> _OBJECTIVE_
Write every record out again exactly as given.

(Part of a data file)
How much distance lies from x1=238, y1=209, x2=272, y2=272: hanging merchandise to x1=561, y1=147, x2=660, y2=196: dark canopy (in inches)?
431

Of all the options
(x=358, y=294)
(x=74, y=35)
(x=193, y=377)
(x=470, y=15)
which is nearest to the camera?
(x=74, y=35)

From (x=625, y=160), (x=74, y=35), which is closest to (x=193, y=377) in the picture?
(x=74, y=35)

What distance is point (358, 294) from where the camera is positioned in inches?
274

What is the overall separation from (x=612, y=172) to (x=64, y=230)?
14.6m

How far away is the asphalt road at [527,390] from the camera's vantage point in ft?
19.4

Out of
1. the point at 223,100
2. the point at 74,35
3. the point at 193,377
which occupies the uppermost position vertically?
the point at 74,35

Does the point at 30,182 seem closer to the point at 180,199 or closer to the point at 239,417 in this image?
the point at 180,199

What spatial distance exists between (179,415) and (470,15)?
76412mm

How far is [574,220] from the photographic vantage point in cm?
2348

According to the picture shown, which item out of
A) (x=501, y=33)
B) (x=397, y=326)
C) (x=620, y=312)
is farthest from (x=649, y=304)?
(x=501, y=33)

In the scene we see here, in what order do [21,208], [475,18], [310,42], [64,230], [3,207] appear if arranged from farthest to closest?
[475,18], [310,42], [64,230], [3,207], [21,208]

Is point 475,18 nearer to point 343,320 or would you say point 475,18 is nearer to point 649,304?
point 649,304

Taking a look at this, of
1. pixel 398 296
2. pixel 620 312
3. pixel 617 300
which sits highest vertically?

> _SOLUTION TO THIS PROBLEM_
How much distance lies from x1=238, y1=209, x2=272, y2=272: hanging merchandise to x1=561, y1=147, x2=660, y2=196: dark canopy (in inches)?
431

Of all the options
(x=358, y=294)
(x=74, y=35)
(x=193, y=377)
(x=470, y=15)
which is nearest to the camera?
(x=74, y=35)

From (x=625, y=160), (x=74, y=35), which is closest to (x=193, y=377) in the picture?
(x=74, y=35)

What distance is point (358, 294) from where the camera is positioned in inches?
274

What is the overall separation from (x=612, y=172) to (x=64, y=230)?
14.6m

How far away is the asphalt road at [527,390] from the camera's vantage point in ft?
19.4

Out of
1. the point at 223,100
2. the point at 74,35
3. the point at 193,377
which occupies the uppermost position vertically?
the point at 74,35

Does the point at 30,182 seem closer to the point at 180,199 or closer to the point at 239,417 in this image?
the point at 180,199

What spatial distance exists between (179,415) and (470,15)?
76412mm

How far is [574,220] from the photographic vantage point in cm?
2348

According to the picture shown, which item out of
A) (x=501, y=33)
B) (x=397, y=326)
C) (x=620, y=312)
is farthest from (x=649, y=304)?
(x=501, y=33)

In the scene we see here, in what order do [21,208], [475,18], [310,42], [64,230], [3,207] appear if arranged from farthest to closest?
[475,18], [310,42], [64,230], [3,207], [21,208]

Is point 475,18 nearer to point 343,320 or would you say point 475,18 is nearer to point 649,304?
point 649,304

Taking a look at this, of
1. pixel 398 296
2. pixel 620 312
3. pixel 617 300
which sits highest vertically?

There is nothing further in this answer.